--- Given problem ---
Write out again only the lines between the one with "Is the answer" and the end of the records below, both ends counted, and don't include the pictures.

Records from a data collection
——————
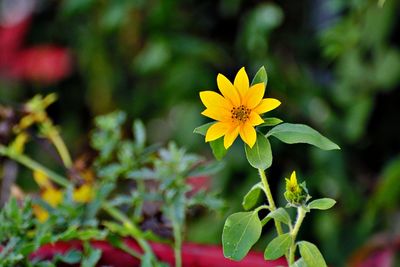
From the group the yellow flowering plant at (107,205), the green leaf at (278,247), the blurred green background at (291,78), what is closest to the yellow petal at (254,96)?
the green leaf at (278,247)

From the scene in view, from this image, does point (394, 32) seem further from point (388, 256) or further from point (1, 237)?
point (1, 237)

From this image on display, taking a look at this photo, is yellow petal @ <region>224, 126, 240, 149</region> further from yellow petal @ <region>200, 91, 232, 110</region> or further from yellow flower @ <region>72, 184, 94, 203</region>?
yellow flower @ <region>72, 184, 94, 203</region>

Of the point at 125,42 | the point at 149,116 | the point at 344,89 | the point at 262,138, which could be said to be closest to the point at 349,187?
the point at 344,89

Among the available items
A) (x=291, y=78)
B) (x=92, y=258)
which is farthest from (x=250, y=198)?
(x=291, y=78)

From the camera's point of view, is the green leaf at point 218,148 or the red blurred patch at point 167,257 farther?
the red blurred patch at point 167,257

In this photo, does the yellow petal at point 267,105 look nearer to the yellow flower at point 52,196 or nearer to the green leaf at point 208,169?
the green leaf at point 208,169

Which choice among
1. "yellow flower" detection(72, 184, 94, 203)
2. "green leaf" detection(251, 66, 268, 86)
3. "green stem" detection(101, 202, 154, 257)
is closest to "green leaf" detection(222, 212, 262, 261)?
→ "green leaf" detection(251, 66, 268, 86)

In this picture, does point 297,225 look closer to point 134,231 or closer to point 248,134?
point 248,134
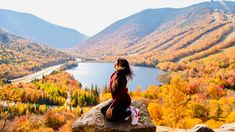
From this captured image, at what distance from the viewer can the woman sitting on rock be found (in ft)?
67.7

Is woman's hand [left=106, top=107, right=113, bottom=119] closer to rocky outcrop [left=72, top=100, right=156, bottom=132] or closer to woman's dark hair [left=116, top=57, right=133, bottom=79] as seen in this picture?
rocky outcrop [left=72, top=100, right=156, bottom=132]

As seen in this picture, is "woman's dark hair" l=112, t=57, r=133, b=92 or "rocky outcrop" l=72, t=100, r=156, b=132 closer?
"woman's dark hair" l=112, t=57, r=133, b=92

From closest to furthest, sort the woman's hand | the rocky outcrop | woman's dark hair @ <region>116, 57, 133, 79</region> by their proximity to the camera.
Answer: woman's dark hair @ <region>116, 57, 133, 79</region>, the woman's hand, the rocky outcrop

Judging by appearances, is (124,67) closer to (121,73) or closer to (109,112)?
(121,73)

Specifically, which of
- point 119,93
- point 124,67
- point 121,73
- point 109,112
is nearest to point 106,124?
point 109,112

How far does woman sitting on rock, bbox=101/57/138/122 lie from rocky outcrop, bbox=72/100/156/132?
1.50 ft

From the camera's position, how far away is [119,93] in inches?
826

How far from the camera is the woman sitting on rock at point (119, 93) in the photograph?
20.6 m

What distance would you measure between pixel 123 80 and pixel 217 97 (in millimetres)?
154600

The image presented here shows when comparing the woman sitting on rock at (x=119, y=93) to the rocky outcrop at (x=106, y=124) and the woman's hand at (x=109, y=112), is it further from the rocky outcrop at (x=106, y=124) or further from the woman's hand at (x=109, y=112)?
the rocky outcrop at (x=106, y=124)

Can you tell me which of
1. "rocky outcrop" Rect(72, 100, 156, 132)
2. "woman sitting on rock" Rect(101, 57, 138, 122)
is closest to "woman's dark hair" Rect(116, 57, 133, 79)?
"woman sitting on rock" Rect(101, 57, 138, 122)

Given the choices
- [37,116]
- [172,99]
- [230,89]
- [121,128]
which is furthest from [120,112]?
[230,89]

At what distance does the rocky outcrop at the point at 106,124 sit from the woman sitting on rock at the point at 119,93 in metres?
Result: 0.46

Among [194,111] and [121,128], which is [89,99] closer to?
[194,111]
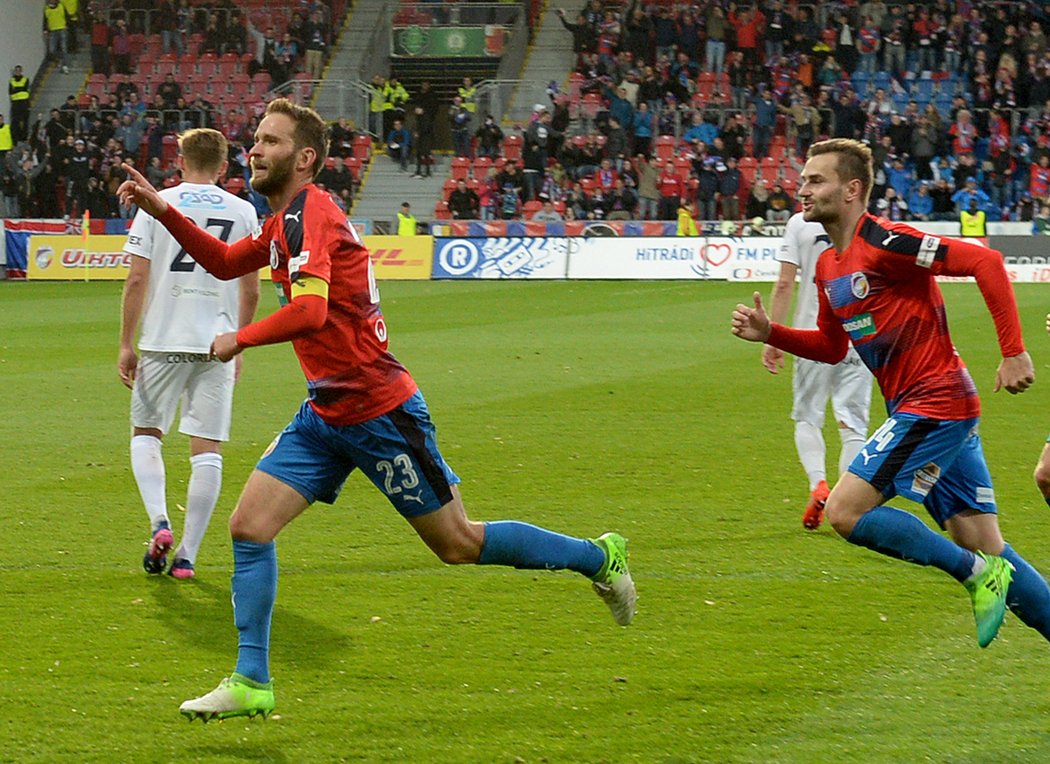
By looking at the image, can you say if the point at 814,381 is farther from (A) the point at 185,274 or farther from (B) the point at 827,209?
(A) the point at 185,274

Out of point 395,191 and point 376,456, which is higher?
point 376,456

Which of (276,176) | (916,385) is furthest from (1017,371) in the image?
(276,176)

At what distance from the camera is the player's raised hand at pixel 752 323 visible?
17.5ft

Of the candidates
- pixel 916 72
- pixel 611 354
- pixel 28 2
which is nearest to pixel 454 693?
pixel 611 354

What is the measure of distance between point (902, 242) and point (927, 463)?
29.3 inches

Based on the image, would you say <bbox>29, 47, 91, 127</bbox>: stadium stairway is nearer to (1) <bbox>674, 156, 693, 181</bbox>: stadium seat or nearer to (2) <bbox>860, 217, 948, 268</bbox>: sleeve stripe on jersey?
(1) <bbox>674, 156, 693, 181</bbox>: stadium seat

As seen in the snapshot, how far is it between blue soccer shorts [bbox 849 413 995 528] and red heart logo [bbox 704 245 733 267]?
23.4 meters

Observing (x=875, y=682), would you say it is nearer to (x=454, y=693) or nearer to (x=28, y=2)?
(x=454, y=693)

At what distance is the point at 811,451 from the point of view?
832 cm

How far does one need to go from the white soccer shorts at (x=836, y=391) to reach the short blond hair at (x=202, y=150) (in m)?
3.43

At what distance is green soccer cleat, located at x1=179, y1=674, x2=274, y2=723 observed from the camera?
15.0 ft

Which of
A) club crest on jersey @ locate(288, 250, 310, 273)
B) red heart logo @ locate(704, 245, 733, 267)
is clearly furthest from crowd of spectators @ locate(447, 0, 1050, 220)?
club crest on jersey @ locate(288, 250, 310, 273)

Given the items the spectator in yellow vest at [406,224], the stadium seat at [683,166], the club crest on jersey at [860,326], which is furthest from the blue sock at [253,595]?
the stadium seat at [683,166]

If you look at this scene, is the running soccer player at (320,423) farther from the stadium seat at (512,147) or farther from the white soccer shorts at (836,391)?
the stadium seat at (512,147)
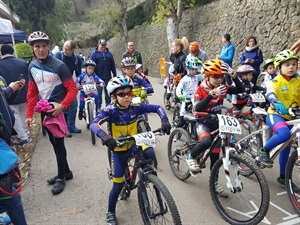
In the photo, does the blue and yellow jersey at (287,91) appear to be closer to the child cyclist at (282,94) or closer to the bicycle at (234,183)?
the child cyclist at (282,94)

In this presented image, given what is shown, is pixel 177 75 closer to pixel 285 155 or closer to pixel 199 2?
pixel 285 155

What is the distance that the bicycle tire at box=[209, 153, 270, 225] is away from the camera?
321 centimetres

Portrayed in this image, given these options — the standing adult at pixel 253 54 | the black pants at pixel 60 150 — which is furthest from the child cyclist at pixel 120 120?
the standing adult at pixel 253 54

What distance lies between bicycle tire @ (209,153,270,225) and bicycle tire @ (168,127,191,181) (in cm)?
83

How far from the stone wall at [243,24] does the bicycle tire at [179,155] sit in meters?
6.45

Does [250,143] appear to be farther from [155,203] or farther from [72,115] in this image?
[72,115]

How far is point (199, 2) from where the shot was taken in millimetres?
15859

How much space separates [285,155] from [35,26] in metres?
36.0

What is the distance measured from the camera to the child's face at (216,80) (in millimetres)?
3986

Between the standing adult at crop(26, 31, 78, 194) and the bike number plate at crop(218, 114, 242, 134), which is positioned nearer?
the bike number plate at crop(218, 114, 242, 134)

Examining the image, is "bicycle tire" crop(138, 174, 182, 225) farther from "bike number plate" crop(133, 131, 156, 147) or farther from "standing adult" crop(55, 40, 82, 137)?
"standing adult" crop(55, 40, 82, 137)

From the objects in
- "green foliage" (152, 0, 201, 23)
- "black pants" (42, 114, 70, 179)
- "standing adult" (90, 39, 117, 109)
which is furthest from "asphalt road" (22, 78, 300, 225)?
"green foliage" (152, 0, 201, 23)

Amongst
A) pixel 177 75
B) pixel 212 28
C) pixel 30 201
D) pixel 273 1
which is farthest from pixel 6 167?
pixel 212 28

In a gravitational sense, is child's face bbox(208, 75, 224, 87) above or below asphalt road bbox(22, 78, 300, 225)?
above
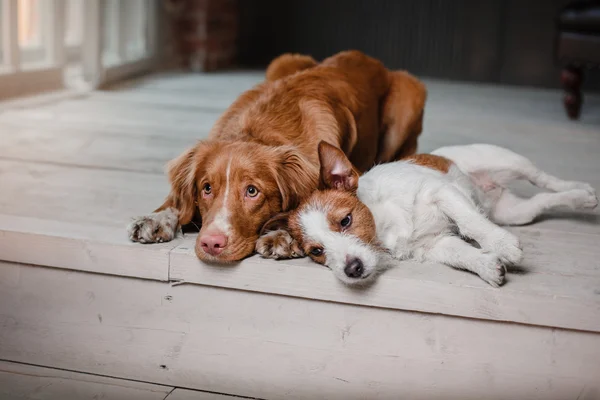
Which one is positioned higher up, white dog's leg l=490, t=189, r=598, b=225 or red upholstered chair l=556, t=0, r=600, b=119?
red upholstered chair l=556, t=0, r=600, b=119

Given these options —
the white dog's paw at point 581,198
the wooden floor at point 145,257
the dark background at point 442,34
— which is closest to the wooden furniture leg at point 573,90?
the wooden floor at point 145,257

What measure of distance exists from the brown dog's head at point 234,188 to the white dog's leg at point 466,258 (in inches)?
15.0

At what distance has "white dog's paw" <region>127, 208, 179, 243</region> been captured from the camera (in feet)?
6.20

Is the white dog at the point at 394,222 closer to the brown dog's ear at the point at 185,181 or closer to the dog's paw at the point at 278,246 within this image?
the dog's paw at the point at 278,246

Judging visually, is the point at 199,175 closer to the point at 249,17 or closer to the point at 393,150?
the point at 393,150

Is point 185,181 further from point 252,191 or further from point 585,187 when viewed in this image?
point 585,187

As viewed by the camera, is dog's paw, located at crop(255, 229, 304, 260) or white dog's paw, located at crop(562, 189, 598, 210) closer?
dog's paw, located at crop(255, 229, 304, 260)

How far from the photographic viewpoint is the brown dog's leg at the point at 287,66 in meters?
3.00

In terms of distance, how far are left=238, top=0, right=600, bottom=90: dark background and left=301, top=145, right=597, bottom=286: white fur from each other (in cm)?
424

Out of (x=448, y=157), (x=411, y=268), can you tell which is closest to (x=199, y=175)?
(x=411, y=268)

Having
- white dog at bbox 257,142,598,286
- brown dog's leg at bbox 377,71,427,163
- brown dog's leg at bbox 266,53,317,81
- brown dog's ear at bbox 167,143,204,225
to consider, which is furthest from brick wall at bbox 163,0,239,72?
white dog at bbox 257,142,598,286

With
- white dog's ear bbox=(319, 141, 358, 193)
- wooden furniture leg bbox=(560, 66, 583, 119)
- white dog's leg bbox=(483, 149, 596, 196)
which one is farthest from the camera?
wooden furniture leg bbox=(560, 66, 583, 119)

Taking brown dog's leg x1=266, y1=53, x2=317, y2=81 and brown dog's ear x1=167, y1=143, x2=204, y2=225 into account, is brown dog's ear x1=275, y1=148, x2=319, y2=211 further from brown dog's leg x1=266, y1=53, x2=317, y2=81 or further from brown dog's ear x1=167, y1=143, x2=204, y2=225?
brown dog's leg x1=266, y1=53, x2=317, y2=81

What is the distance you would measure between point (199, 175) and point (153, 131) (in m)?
1.70
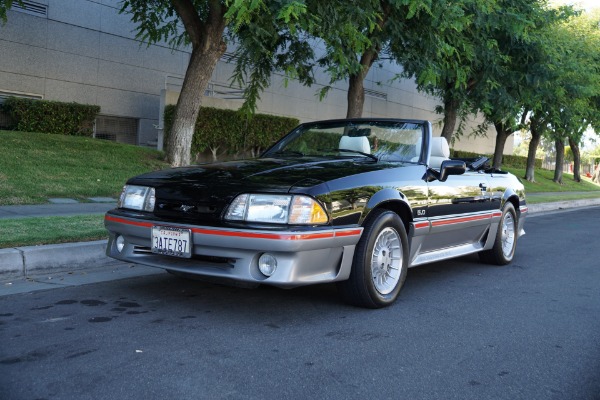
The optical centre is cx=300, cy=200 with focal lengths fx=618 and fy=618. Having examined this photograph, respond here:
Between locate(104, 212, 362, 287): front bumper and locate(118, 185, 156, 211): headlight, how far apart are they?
0.18 metres

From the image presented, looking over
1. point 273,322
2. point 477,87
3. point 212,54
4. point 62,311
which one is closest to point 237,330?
point 273,322

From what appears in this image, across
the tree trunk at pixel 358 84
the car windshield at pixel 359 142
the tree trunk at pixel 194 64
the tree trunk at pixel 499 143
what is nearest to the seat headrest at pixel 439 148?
the car windshield at pixel 359 142

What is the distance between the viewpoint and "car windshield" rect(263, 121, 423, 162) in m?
5.50

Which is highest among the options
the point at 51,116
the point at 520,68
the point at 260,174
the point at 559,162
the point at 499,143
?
the point at 520,68

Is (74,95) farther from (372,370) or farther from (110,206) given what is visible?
(372,370)

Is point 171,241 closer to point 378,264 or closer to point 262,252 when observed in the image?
point 262,252

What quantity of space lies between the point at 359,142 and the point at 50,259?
2962 mm

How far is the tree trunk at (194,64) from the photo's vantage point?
11.6 m

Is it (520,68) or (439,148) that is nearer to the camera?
(439,148)

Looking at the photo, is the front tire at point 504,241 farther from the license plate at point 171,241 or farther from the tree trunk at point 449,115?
the tree trunk at point 449,115

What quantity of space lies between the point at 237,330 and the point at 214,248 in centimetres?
56

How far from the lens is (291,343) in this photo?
3.78 meters

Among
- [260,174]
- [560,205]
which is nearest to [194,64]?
[260,174]

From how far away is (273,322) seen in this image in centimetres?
423
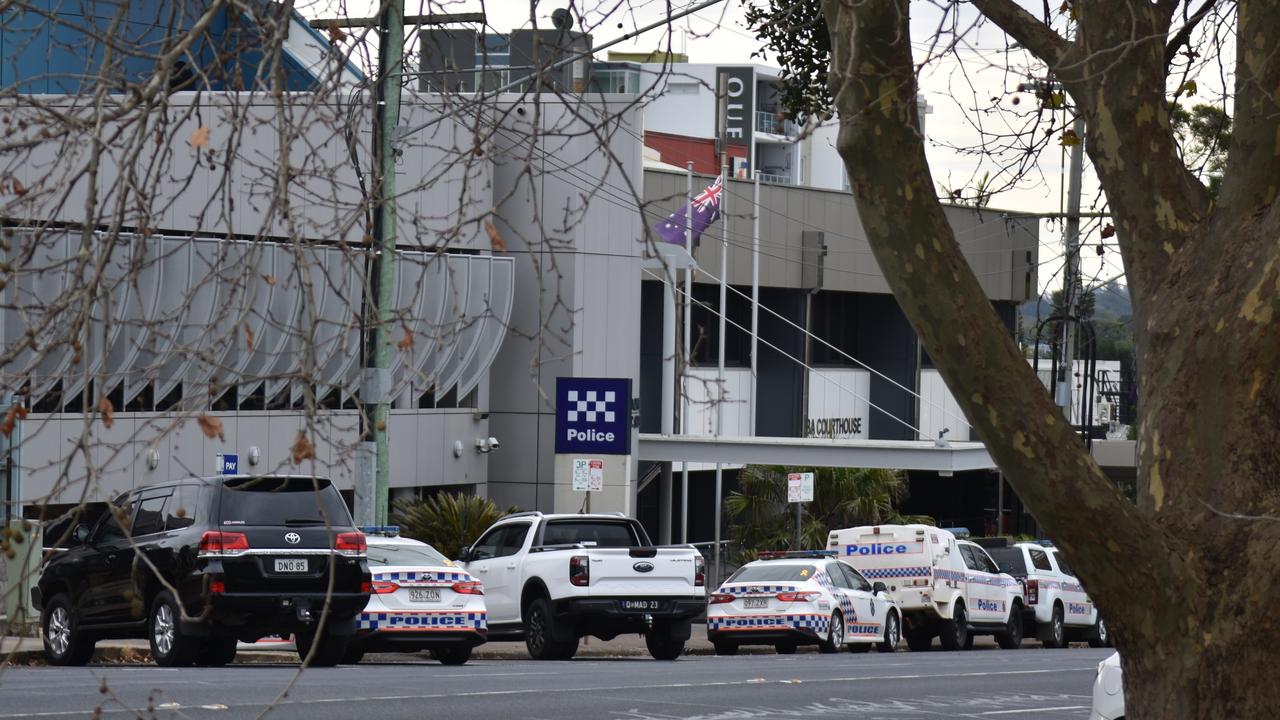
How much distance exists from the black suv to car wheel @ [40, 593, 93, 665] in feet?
0.08

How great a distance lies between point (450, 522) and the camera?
3114 centimetres

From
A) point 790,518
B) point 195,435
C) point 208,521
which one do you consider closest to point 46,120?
point 208,521

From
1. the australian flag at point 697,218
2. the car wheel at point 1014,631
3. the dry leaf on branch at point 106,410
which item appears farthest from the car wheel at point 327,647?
the car wheel at point 1014,631

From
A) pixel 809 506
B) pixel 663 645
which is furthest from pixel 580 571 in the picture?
pixel 809 506

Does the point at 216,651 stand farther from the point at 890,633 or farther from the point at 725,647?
the point at 890,633

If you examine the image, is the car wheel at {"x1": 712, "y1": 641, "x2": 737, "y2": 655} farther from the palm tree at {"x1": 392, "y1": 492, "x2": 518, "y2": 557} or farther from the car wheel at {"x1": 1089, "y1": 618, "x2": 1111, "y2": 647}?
the car wheel at {"x1": 1089, "y1": 618, "x2": 1111, "y2": 647}

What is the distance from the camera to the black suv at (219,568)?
1677 cm

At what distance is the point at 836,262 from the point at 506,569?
2531cm

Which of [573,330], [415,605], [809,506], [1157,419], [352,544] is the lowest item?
[415,605]

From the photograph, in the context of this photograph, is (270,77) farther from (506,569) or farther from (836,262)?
(836,262)

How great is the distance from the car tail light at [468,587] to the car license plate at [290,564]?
282 centimetres

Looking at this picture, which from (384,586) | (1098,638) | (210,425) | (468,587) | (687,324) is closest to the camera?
(210,425)

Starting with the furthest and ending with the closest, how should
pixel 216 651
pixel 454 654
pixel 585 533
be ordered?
pixel 585 533 → pixel 454 654 → pixel 216 651

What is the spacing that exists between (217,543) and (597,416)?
9749 millimetres
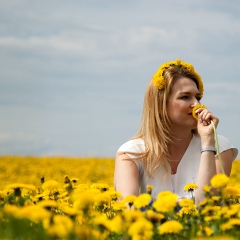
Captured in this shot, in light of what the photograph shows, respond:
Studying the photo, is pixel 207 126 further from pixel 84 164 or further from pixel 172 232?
pixel 84 164

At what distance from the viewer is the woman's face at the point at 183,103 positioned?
4.91 metres

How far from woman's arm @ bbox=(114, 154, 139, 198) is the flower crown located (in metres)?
0.71

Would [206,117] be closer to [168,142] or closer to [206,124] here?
[206,124]

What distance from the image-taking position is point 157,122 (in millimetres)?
5066

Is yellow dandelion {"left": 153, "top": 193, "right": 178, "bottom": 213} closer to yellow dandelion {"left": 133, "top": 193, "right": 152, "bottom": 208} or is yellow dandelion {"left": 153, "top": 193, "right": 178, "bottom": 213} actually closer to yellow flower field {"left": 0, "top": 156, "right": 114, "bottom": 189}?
yellow dandelion {"left": 133, "top": 193, "right": 152, "bottom": 208}

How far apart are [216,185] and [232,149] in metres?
2.41

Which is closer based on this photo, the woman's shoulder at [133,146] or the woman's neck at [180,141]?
the woman's shoulder at [133,146]

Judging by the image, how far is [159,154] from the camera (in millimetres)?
5133

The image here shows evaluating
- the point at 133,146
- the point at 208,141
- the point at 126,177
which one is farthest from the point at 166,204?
the point at 133,146

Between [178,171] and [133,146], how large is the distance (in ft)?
1.69

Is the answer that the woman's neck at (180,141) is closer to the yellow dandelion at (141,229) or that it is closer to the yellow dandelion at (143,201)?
the yellow dandelion at (143,201)

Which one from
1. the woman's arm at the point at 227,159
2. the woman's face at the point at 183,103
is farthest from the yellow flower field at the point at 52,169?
the woman's face at the point at 183,103

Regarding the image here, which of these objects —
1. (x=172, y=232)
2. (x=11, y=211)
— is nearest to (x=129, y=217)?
(x=172, y=232)

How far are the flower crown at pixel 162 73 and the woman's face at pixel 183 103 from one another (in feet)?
0.41
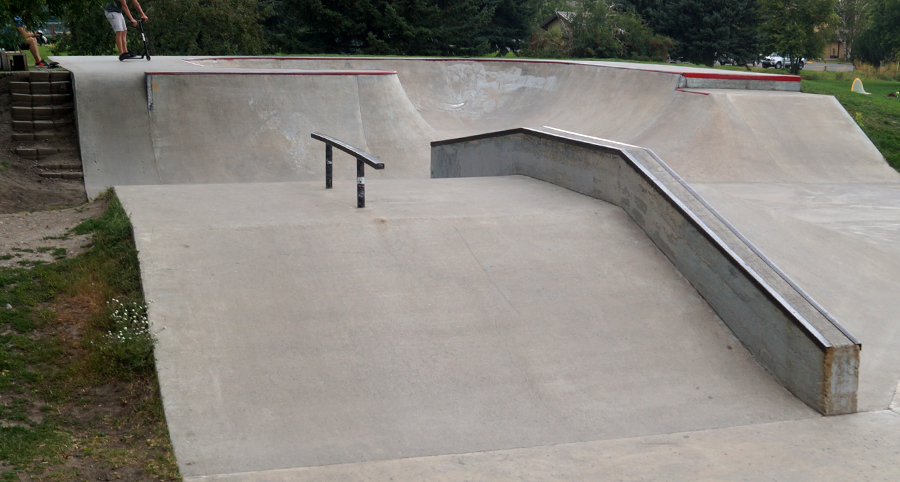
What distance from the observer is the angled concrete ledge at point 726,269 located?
3873 millimetres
——————
--- Exercise solution ---
Is the answer that the woman's neck at (180,141) is closer to the yellow dandelion at (141,229) or that it is closer to the yellow dandelion at (143,201)?
the yellow dandelion at (143,201)

Which one from
1. the woman's arm at the point at 227,159
2. the woman's face at the point at 183,103
is farthest from the yellow flower field at the point at 52,169?
the woman's face at the point at 183,103

Regarding the image here, which of these objects —
1. (x=172, y=232)
2. (x=11, y=211)
— is nearest to (x=129, y=217)?
(x=172, y=232)

How far are the flower crown at pixel 162 73 and the woman's face at pixel 183 103 from one another (in feet)?
0.41
What distance from the observer is the angled concrete ledge at point 726,269 located?
3873 millimetres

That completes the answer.